* [Exercise inputs]:
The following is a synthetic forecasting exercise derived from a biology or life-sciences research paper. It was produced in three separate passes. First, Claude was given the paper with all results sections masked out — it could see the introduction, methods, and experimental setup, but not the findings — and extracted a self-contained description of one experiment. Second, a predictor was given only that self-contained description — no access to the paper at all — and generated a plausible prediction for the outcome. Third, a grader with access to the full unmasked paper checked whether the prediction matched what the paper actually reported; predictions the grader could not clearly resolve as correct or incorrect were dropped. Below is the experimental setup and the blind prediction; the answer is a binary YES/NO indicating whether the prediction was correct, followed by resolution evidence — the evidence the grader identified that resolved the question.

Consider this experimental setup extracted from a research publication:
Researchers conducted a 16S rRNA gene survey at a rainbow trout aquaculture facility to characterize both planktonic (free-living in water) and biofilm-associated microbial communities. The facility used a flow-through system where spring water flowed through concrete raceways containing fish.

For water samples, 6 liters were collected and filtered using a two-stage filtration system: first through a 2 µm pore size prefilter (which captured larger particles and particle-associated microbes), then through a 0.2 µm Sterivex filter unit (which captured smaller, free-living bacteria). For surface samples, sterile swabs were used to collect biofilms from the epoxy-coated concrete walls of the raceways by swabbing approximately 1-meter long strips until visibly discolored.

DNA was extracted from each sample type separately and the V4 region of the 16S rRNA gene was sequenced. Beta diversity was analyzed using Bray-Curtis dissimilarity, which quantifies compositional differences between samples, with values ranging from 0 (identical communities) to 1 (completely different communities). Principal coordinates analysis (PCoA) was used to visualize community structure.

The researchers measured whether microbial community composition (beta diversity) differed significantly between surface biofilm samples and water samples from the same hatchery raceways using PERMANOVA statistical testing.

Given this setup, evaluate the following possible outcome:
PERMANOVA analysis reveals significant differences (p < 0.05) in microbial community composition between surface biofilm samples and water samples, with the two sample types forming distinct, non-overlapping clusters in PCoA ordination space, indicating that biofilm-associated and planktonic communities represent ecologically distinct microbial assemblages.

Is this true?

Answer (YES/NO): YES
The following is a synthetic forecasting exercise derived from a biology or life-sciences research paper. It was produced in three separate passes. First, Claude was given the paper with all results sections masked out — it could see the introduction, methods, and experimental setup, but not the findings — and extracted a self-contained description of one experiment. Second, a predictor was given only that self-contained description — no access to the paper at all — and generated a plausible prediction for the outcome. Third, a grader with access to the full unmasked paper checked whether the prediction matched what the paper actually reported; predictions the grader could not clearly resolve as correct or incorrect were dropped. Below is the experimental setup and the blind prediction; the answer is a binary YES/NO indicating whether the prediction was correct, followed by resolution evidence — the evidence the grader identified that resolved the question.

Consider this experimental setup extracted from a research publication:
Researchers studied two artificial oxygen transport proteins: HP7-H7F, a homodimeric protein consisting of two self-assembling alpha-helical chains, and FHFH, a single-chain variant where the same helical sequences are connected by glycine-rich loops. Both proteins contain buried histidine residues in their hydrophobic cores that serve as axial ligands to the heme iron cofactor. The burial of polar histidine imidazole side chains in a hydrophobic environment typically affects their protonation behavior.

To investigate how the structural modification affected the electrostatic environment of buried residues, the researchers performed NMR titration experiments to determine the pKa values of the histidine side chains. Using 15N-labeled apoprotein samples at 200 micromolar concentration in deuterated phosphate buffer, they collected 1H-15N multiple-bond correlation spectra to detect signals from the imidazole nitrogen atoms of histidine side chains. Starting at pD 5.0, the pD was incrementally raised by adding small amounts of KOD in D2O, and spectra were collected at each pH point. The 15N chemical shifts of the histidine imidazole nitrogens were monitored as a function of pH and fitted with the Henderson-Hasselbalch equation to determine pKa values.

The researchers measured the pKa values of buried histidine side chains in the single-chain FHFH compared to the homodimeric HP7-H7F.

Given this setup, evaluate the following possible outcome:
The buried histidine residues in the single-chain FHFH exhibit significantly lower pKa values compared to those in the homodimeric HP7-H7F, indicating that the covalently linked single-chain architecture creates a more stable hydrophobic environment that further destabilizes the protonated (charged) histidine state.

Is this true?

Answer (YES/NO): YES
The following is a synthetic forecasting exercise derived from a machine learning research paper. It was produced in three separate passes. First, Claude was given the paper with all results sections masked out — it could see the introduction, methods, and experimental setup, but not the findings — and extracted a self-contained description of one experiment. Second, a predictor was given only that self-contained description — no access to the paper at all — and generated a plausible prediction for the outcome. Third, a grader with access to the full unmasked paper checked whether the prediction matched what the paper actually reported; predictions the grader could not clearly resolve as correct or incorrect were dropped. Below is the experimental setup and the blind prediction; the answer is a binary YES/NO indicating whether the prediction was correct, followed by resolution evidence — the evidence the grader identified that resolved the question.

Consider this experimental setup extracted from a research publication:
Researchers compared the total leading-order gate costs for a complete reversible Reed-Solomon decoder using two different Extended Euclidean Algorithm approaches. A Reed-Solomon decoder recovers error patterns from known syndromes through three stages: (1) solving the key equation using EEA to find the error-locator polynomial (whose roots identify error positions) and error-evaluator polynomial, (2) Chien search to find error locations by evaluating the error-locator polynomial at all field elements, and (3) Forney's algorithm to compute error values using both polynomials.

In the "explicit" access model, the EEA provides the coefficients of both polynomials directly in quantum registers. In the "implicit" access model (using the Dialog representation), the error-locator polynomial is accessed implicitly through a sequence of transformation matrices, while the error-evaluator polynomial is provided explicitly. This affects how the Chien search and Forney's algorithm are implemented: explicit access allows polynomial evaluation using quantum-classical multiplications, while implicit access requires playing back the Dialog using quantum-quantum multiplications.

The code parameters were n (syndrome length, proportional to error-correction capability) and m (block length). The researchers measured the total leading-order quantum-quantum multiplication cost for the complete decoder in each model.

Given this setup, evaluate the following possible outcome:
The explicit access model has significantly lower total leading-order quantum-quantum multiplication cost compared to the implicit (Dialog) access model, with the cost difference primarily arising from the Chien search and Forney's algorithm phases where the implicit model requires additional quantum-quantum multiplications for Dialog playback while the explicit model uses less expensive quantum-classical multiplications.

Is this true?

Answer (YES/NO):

* [Task instructions]:
You are asked to transcribe the complete data exactly.

* [Your solution]:
The following is a synthetic forecasting exercise derived from a biology or life-sciences research paper. It was produced in three separate passes. First, Claude was given the paper with all results sections masked out — it could see the introduction, methods, and experimental setup, but not the findings — and extracted a self-contained description of one experiment. Second, a predictor was given only that self-contained description — no access to the paper at all — and generated a plausible prediction for the outcome. Third, a grader with access to the full unmasked paper checked whether the prediction matched what the paper actually reported; predictions the grader could not clearly resolve as correct or incorrect were dropped. Below is the experimental setup and the blind prediction; the answer is a binary YES/NO indicating whether the prediction was correct, followed by resolution evidence — the evidence the grader identified that resolved the question.

Consider this experimental setup extracted from a research publication:
Researchers conducted a 16S rRNA gene survey at a rainbow trout aquaculture facility to characterize both planktonic (free-living in water) and biofilm-associated microbial communities. The facility used a flow-through system where spring water flowed through concrete raceways containing fish.

For water samples, 6 liters were collected and filtered using a two-stage filtration system: first through a 2 µm pore size prefilter (which captured larger particles and particle-associated microbes), then through a 0.2 µm Sterivex filter unit (which captured smaller, free-living bacteria). For surface samples, sterile swabs were used to collect biofilms from the epoxy-coated concrete walls of the raceways by swabbing approximately 1-meter long strips until visibly discolored.

DNA was extracted from each sample type separately and the V4 region of the 16S rRNA gene was sequenced. Beta diversity was analyzed using Bray-Curtis dissimilarity, which quantifies compositional differences between samples, with values ranging from 0 (identical communities) to 1 (completely different communities). Principal coordinates analysis (PCoA) was used to visualize community structure.

The researchers measured whether microbial community composition (beta diversity) differed significantly between surface biofilm samples and water samples from the same hatchery raceways using PERMANOVA statistical testing.

Given this setup, evaluate the following possible outcome:
PERMANOVA analysis reveals significant differences (p < 0.05) in microbial community composition between surface biofilm samples and water samples, with the two sample types forming distinct, non-overlapping clusters in PCoA ordination space, indicating that biofilm-associated and planktonic communities represent ecologically distinct microbial assemblages.

Is this true?

Answer (YES/NO): YES
The following is a synthetic forecasting exercise derived from a biology or life-sciences research paper. It was produced in three separate passes. First, Claude was given the paper with all results sections masked out — it could see the introduction, methods, and experimental setup, but not the findings — and extracted a self-contained description of one experiment. Second, a predictor was given only that self-contained description — no access to the paper at all — and generated a plausible prediction for the outcome. Third, a grader with access to the full unmasked paper checked whether the prediction matched what the paper actually reported; predictions the grader could not clearly resolve as correct or incorrect were dropped. Below is the experimental setup and the blind prediction; the answer is a binary YES/NO indicating whether the prediction was correct, followed by resolution evidence — the evidence the grader identified that resolved the question.

Consider this experimental setup extracted from a research publication:
Researchers studied two artificial oxygen transport proteins: HP7-H7F, a homodimeric protein consisting of two self-assembling alpha-helical chains, and FHFH, a single-chain variant where the same helical sequences are connected by glycine-rich loops. Both proteins contain buried histidine residues in their hydrophobic cores that serve as axial ligands to the heme iron cofactor. The burial of polar histidine imidazole side chains in a hydrophobic environment typically affects their protonation behavior.

To investigate how the structural modification affected the electrostatic environment of buried residues, the researchers performed NMR titration experiments to determine the pKa values of the histidine side chains. Using 15N-labeled apoprotein samples at 200 micromolar concentration in deuterated phosphate buffer, they collected 1H-15N multiple-bond correlation spectra to detect signals from the imidazole nitrogen atoms of histidine side chains. Starting at pD 5.0, the pD was incrementally raised by adding small amounts of KOD in D2O, and spectra were collected at each pH point. The 15N chemical shifts of the histidine imidazole nitrogens were monitored as a function of pH and fitted with the Henderson-Hasselbalch equation to determine pKa values.

The researchers measured the pKa values of buried histidine side chains in the single-chain FHFH compared to the homodimeric HP7-H7F.

Given this setup, evaluate the following possible outcome:
The buried histidine residues in the single-chain FHFH exhibit significantly lower pKa values compared to those in the homodimeric HP7-H7F, indicating that the covalently linked single-chain architecture creates a more stable hydrophobic environment that further destabilizes the protonated (charged) histidine state.

Is this true?

Answer (YES/NO): YES
The following is a synthetic forecasting exercise derived from a machine learning research paper. It was produced in three separate passes. First, Claude was given the paper with all results sections masked out — it could see the introduction, methods, and experimental setup, but not the findings — and extracted a self-contained description of one experiment. Second, a predictor was given only that self-contained description — no access to the paper at all — and generated a plausible prediction for the outcome. Third, a grader with access to the full unmasked paper checked whether the prediction matched what the paper actually reported; predictions the grader could not clearly resolve as correct or incorrect were dropped. Below is the experimental setup and the blind prediction; the answer is a binary YES/NO indicating whether the prediction was correct, followed by resolution evidence — the evidence the grader identified that resolved the question.

Consider this experimental setup extracted from a research publication:
Researchers compared the total leading-order gate costs for a complete reversible Reed-Solomon decoder using two different Extended Euclidean Algorithm approaches. A Reed-Solomon decoder recovers error patterns from known syndromes through three stages: (1) solving the key equation using EEA to find the error-locator polynomial (whose roots identify error positions) and error-evaluator polynomial, (2) Chien search to find error locations by evaluating the error-locator polynomial at all field elements, and (3) Forney's algorithm to compute error values using both polynomials.

In the "explicit" access model, the EEA provides the coefficients of both polynomials directly in quantum registers. In the "implicit" access model (using the Dialog representation), the error-locator polynomial is accessed implicitly through a sequence of transformation matrices, while the error-evaluator polynomial is provided explicitly. This affects how the Chien search and Forney's algorithm are implemented: explicit access allows polynomial evaluation using quantum-classical multiplications, while implicit access requires playing back the Dialog using quantum-quantum multiplications.

The code parameters were n (syndrome length, proportional to error-correction capability) and m (block length). The researchers measured the total leading-order quantum-quantum multiplication cost for the complete decoder in each model.

Given this setup, evaluate the following possible outcome:
The explicit access model has significantly lower total leading-order quantum-quantum multiplication cost compared to the implicit (Dialog) access model, with the cost difference primarily arising from the Chien search and Forney's algorithm phases where the implicit model requires additional quantum-quantum multiplications for Dialog playback while the explicit model uses less expensive quantum-classical multiplications.

Is this true?

Answer (YES/NO):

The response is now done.